Augen auf beim Neuabschluss einer Renten- und Lebensversicherung
Die Lebensversicherungsunternehmen verhalten sich sehr unterschiedlich bei der Darstellung der Bewertungsreserven. Die in den Angeboten genannte voraussichtliche Ablaufleistung beinhaltet häufig die zur Zeit gültige Beteiligung an den Bewertungsreserven. Andere Unternehmen sind hier zurückhaltend, weil mit hoher Wahrscheinlichkeit feststeht, dass die aktuell wegen der niedrigen Zinsen sehr hohen Reserven in Zukunft vielleicht gar nicht mehr verteilt werden können. Sobald die Zinsen steigen, schmelzen die Reserven wie Schnee in der Sonne.
Bei einem Angebotsvergleich können sich daraus erhebliche Differenzen ergeben. Hier ein Fall aus der Praxis: Ein Unternehmen offerierte dem Kunden im Angebot eine voraussichtliche Ablaufleistung in Höhe von 650.027 Euro.

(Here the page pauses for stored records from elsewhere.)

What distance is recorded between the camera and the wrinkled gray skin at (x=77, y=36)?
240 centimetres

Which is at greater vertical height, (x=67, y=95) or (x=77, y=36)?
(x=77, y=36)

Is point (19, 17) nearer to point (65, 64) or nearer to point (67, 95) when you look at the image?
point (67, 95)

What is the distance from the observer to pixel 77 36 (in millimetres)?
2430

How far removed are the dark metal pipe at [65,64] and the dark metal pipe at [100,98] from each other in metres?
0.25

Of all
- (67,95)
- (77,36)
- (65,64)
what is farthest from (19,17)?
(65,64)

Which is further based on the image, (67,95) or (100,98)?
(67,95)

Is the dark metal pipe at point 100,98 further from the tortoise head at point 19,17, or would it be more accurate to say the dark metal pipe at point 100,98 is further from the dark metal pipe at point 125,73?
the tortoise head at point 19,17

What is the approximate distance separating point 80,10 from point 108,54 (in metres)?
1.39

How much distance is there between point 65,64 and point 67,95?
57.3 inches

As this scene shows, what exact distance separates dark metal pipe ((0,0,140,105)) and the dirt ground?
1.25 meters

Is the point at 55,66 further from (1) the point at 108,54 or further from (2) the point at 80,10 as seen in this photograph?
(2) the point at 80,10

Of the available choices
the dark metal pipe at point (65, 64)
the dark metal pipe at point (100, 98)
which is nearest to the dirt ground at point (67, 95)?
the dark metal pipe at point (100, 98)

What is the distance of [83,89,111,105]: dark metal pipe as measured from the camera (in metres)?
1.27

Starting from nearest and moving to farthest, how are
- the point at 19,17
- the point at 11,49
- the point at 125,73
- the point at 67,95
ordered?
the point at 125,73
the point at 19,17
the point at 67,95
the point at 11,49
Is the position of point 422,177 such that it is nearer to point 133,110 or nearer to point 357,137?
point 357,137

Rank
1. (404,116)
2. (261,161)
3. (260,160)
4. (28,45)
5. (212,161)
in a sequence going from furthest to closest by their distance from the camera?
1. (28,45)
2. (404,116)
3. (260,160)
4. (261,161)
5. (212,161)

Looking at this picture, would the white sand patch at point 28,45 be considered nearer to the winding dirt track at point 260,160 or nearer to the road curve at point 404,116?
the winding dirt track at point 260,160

Das Garantiekapital betrug 392.384 Euro. Somit betrug die Gesamtgewinnbeteiligung 257.643 Euro. Darin enthalten waren aber 95.809 Euro zur Zeit gültige Bewertungsreserven.
Hier wird die Gewinnbeteiligung durch die im Augenblick gültigen Bewertungsreserven um sage und schreibe 59,2 Prozent aufpoliert.
Um nicht Äpfel mit Birnen zu vergleichen, müssen Interessenten an dieser Stelle Angebote sehr genau prüfen.